REBa2Cu3Oy(REBCO) is a promising material for coated conductor applications, primarily due to its high critical temperature (Tc) and excellent performance in high magnetic fields. However, a key challenge is the difficulty of simultaneously achieving strong in-field properties and low fabrication costs. Improvements in in-field properties have been pursued through the introduction of artificial pinning centers (APC). To lower manufacturing costs, increasing the deposition rate is crucial. In order to address this issue, researchers are exploring deposition techniques that use liquid-phase assistance. These methods require precise control of various process parameters to ensure the liquid phase forms and remains stable. While several successful cases have been reported based on the knowledge and experience of individual researchers, these findings are often difficult to reproduce across different systems. This is because process parameters are specific to each deposition system. In this study, we aimed to establish a clearer relationship between process parameters and the thin-film growth mechanism in liquid-phase-assisted PLD. By analyzing the resulting surface morphology and properties of YBCO+BMO films under various deposition conditions, we sought to develop a process map.
[Method]
Thin films were fabricated on IBAD-MgO substrates by PLD using targets with varied Y:Ba:Cu ratios. The surface morphology and precipitates of the fabricated films were examined using SEM and EDX. Based on the features obtained from surface observations, the thin-film samples were grouped according to their fabrication conditions, and these groupings were used as the basis for constructing a process map. To build the process map, we employed a data science method called Label Propagation, a machine learning technique.

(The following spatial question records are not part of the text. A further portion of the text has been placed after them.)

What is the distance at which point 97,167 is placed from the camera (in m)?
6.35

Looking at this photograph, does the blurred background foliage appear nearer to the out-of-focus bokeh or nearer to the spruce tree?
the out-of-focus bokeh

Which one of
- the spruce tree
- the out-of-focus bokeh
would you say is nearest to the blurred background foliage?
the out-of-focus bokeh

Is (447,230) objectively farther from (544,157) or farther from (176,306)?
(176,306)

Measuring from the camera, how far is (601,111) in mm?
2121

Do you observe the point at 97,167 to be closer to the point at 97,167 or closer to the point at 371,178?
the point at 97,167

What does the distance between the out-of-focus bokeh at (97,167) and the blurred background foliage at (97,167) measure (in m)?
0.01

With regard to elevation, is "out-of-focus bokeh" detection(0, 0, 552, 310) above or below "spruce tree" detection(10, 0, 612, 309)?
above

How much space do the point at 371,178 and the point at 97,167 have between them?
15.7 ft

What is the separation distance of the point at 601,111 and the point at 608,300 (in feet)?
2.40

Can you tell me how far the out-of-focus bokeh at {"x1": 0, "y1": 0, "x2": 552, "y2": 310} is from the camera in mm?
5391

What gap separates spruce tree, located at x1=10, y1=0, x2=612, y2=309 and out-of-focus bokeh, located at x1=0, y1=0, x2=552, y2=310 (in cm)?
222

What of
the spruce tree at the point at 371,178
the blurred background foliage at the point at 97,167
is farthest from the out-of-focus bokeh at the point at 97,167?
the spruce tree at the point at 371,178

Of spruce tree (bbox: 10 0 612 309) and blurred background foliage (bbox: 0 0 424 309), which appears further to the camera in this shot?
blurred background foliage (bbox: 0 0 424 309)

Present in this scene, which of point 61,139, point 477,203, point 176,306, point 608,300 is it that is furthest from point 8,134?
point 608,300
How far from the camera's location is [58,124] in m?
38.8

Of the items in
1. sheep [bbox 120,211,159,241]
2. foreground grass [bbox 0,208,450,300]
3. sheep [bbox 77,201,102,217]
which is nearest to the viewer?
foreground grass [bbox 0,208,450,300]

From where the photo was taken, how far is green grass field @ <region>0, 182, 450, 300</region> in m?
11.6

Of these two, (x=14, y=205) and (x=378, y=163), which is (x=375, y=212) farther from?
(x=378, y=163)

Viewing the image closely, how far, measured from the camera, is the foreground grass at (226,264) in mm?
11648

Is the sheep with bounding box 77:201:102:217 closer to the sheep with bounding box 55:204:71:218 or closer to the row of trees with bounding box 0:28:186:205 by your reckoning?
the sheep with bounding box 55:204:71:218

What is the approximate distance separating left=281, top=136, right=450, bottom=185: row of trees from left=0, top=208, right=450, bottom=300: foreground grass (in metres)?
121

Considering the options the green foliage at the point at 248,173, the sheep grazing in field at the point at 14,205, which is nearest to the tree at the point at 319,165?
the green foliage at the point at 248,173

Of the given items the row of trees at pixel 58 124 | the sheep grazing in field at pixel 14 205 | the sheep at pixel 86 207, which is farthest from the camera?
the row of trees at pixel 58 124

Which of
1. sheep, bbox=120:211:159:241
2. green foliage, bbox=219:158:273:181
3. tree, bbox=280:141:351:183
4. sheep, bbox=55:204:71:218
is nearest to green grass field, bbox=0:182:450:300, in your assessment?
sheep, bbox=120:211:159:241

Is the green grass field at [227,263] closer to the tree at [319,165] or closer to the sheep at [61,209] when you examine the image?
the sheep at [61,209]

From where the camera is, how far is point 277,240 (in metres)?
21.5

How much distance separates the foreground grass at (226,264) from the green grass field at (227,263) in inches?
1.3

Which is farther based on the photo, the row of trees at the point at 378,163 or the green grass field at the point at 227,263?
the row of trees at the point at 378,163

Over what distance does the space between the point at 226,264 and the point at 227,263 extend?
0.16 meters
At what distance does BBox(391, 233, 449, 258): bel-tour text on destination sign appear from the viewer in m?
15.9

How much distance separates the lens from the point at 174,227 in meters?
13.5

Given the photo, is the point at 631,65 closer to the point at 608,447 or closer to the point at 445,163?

We used the four-probe method to evaluate the superconducting properties of the films through transport measurements.
[Results and Discussion]
In the samples prepared in this study, the characteristic surface morphology of a liquid-phase-assisted process, such as Ba-Cu-O precipitates and grooves, was observed in samples with specific film deposition conditions. Based on the presence or absence of these characteristic surface structures, the samples were grouped, and an estimated process map was constructed using data science methods. The process map shows that thin films with a surface structure derived from liquid-phase growth are expected under specific conditions of composition and substrate temperature. Therefore, it may be possible to achieve high Jc via the liquid-phase-assisted method by optimizing the conditions, focusing on this region. However, the Tc and Jc values for these initial samples are lower compared to typical YBCO+BMO samples grown using the liquid-phase-assisted method. An ideal liquid-phase-assisted process is expected to improve both crystal orientation and Tc due to the low degree of supersaturation in liquid-phase growth. Therefore, further optimization is required. At the conference, we will present a detailed report on the process map developed using the data science methods along with the surface morphology and properties of the samples. We will also report on the optimization of process parameters for the liquid-phase-assisted method using this map.